##### DATA TO PROCESS
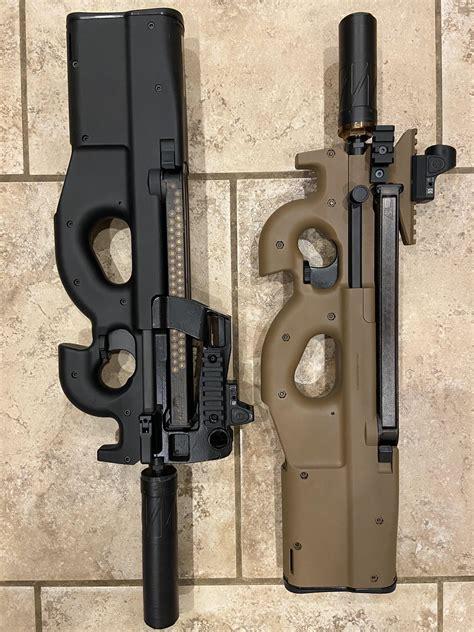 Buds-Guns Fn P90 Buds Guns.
##########
##### DATA TO PROCESS
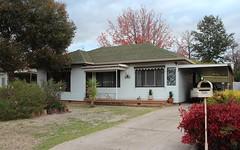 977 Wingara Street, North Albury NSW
##########
##### DATA TO PROCESS
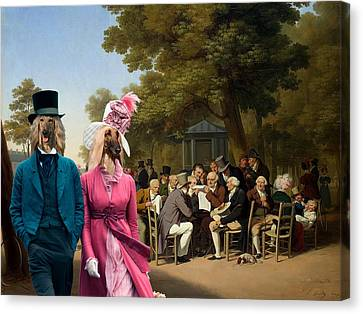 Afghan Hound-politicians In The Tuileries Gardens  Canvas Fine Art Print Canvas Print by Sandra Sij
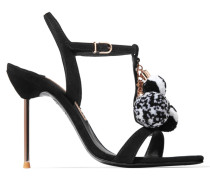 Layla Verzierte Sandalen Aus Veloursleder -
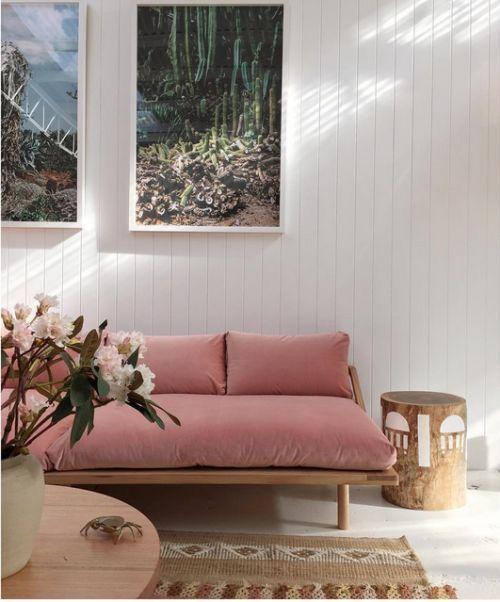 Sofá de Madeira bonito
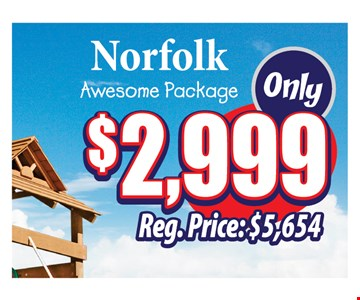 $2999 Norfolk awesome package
##########
Go back to the lines above and output, exactly as they stand, the ones from the line containing "Sofá de Madeira bonito" to the line containing "Norfolk awesome package". Leave all pictures behind.

 Sofá de Madeira bonito
 $2999 Norfolk awesome package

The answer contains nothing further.